--- Start of Text segment ---

I have a glass canape on my 60g and DIY window glass* on a 10g in the basement.
They clean easily weekly and they also in addition to reduced evaporation, jump protection, they protect the lighting from moisture.
*I use a plastic molding that allows one glass pane to slide over the other.


----------



## Gryhund (Aug 25, 2007)

I can’t decide if I want a lid or not. I’m considering using light diffuser panel, temporarily, since I can cut and modify it easily. 

I know on the salty side, having a lid of some sort is necessary if you don’t want carpet surfers. Doesn’t seem to be as much of a problem on the fresh side, but maybe I haven’t read the right forums....

If you are going rimless, Innovative Marine makes clips that fit glass that is 6mm, 8mm, 10mm, 12mm or 15mm. Found them on my favorite bulk supply website.


----------



## Nlewis (Dec 1, 2015)

It’s way more fun going topless:grin2:


----------



## underH20garden (Dec 19, 2017)

burr740 said:


> Cons:
> Impedes gaseous exchange with the atmosphere
> PITA to deal with


DIY screen tops would allow that.. 



Gryhund said:


> I can’t decide if I want a lid or not. I’m considering using light diffuser panel, temporarily, since I can cut and modify it easily.
> 
> I know on the salty side, having a lid of some sort is necessary if you don’t want carpet surfers. Doesn’t seem to be as much of a problem on the fresh side, but maybe I haven’t read the right forums....
> 
> If you are going rimless, Innovative Marine makes clips that fit glass that is 6mm, 8mm, 10mm, 12mm or 15mm. Found them on my favorite bulk supply website.


yeah I have seen those on BRS. well if jumpers are not much of an issue then I might not. I just wonder about evap. my reef looses about 2 gallon a day. but on a FW top off is a lot easier so that's a bonus... 



Nlewis said:


> It’s way more fun going topless:grin2:


Yes, yes it is!


----------



## tamsin (Jan 12, 2011)

Mine is rimless and the lid has little flat plastic squares on the back/front that sit on the edge to hold it in place. It's got a gap of about 4-5mm all the way around so I imagine the gas exchange is fine. It's also just enough of a gap to allow wires out. You could have notches in the glass or cut a corner off if you needed more of a gap for pipes. I don't think the glass (as long as you keep it clean) makes a significant difference to light - having too much light is a much more common issue than not enough.

I don't mind topping up but I want to be certain my fish stay in the tank.


----------



## underH20garden (Dec 19, 2017)

I guess it all come down to my aqua scape if my DW comes out of the tank I might go with out. that is if a can find a way to hang the beamswork leds....


----------



## SingAlongWithTsing (Jun 11, 2015)

my hands are in and out of the tank way too much for me to consider going with lids lol


----------



## NBGwen (Dec 8, 2017)

I have the glass canopy the 75 gal came with. I love it. I notched out the back corners on opposite ends for the two canister filters I use. I have jumpers, and a 4 year old boy...and 2 teens :| of, and 2 cats that lovvveeeee watching the fish. Lids for me are a must - and I honestly really like them. I'm always reaching in (snagging pond snails) and never feel like it's inconvenient. But my aquarium is my zen area - even cleaning it is enjoyable for me lol


----------



## Immortal1 (Feb 18, 2015)

--- End of Text segment ---
--- Start of Recorded data ---

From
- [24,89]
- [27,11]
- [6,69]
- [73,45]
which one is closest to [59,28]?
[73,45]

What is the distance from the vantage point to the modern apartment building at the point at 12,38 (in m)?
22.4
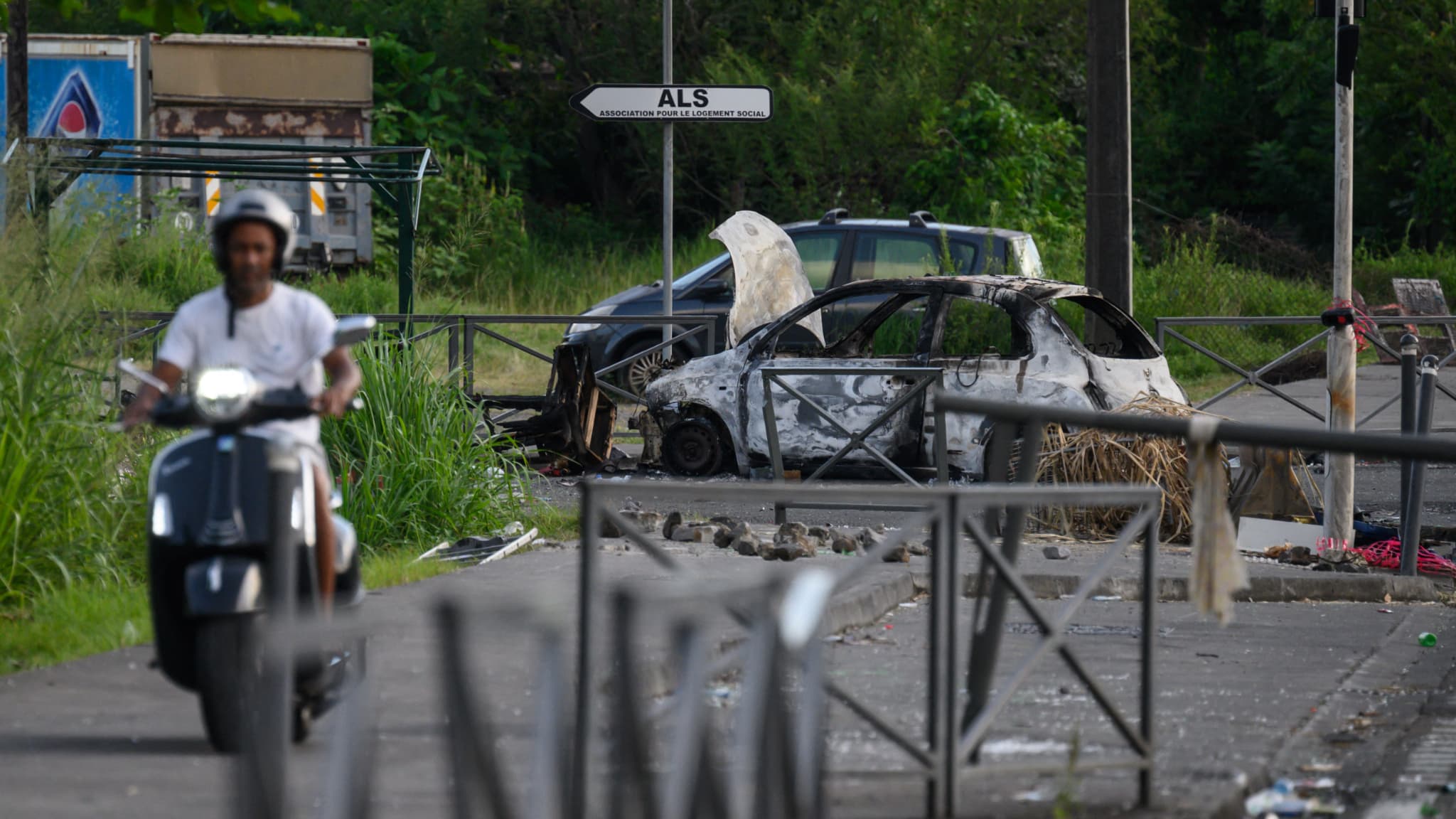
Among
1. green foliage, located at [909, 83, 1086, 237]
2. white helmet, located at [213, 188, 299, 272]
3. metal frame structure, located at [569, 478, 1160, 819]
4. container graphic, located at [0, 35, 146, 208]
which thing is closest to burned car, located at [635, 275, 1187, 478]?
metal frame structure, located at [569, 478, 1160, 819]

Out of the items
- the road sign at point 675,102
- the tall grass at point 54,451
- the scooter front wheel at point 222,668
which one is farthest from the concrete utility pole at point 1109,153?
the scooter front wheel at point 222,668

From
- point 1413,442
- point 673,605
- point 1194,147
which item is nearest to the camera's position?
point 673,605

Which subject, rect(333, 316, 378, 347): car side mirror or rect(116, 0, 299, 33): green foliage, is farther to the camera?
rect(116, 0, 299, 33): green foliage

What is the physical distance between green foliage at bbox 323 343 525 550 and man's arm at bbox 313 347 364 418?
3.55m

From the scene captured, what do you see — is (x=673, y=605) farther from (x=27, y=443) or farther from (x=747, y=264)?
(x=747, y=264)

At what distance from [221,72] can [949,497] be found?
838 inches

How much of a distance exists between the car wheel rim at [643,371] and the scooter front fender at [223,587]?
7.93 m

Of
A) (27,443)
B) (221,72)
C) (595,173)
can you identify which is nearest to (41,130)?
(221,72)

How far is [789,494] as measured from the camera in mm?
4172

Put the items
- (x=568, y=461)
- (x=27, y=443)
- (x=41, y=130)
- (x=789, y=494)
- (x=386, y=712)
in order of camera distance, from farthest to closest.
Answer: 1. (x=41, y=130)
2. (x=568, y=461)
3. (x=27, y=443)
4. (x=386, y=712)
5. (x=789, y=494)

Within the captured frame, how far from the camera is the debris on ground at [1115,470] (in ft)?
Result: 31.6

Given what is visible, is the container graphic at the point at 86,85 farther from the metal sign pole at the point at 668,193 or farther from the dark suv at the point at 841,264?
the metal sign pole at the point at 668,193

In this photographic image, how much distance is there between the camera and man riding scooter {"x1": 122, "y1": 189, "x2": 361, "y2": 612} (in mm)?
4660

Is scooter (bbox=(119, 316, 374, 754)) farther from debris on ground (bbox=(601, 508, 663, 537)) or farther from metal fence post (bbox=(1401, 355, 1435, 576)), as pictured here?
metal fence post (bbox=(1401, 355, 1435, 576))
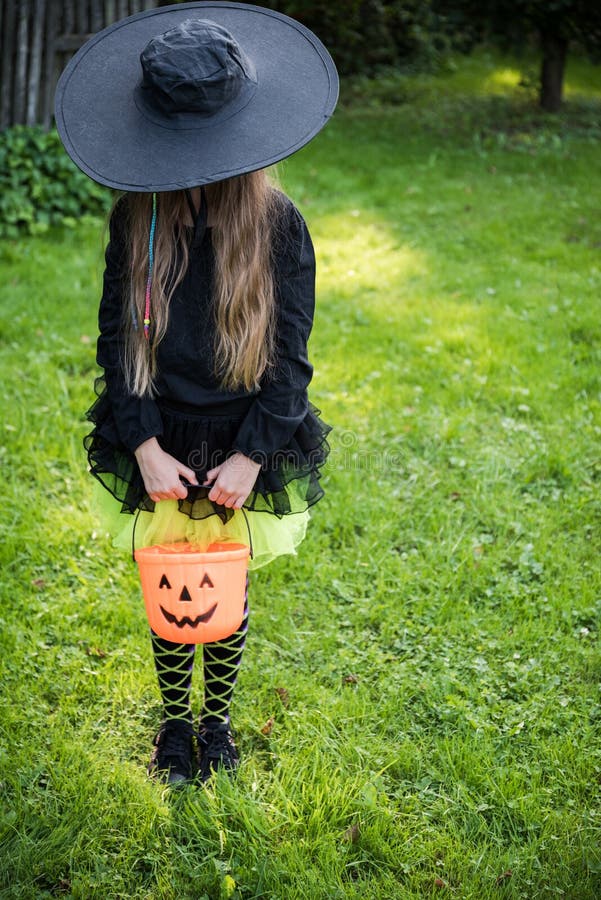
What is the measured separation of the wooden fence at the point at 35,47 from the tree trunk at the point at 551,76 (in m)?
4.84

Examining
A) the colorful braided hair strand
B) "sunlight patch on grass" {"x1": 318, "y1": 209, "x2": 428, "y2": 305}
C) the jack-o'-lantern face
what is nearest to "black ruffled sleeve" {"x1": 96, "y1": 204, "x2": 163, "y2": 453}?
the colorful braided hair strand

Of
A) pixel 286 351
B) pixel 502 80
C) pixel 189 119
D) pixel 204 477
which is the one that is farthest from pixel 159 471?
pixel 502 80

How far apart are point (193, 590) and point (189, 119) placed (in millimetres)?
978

--- End of Recorded data ---

• **Brief**: Carry on the forum thread about aquarium lids from where it stops. These records have nothing to do with the aquarium lid thread.

• **Output below**:
Was not really sure how to answer this one. I have a small glass panel above the sponge filter, but that is to help keep the lights clean. Otherwise the entire top of the tank is covered in lights.
I suppose that counts as a lid?


----------



## underH20garden (Dec 19, 2017)

AH @NBGwen cats did not even think about that one my GF will be moving in this summer and she has a cat. I bet that little one will love to try her luck at fishing with her dirty little paw... hummm 

ill have 2 lights on top of the tank as well...maybe that will keep the cat out and the fish in??


----------



## NBGwen (Dec 8, 2017)

underH20garden said:


> AH @NBGwen cats did not even think about that one my GF will be moving in this summer and she has a cat. I bet that little one will love to try her luck at fishing with her dirty little paw... hummm
> 
> ill have 2 lights on top of the tank as well...maybe that will keep the cat out and the fish in??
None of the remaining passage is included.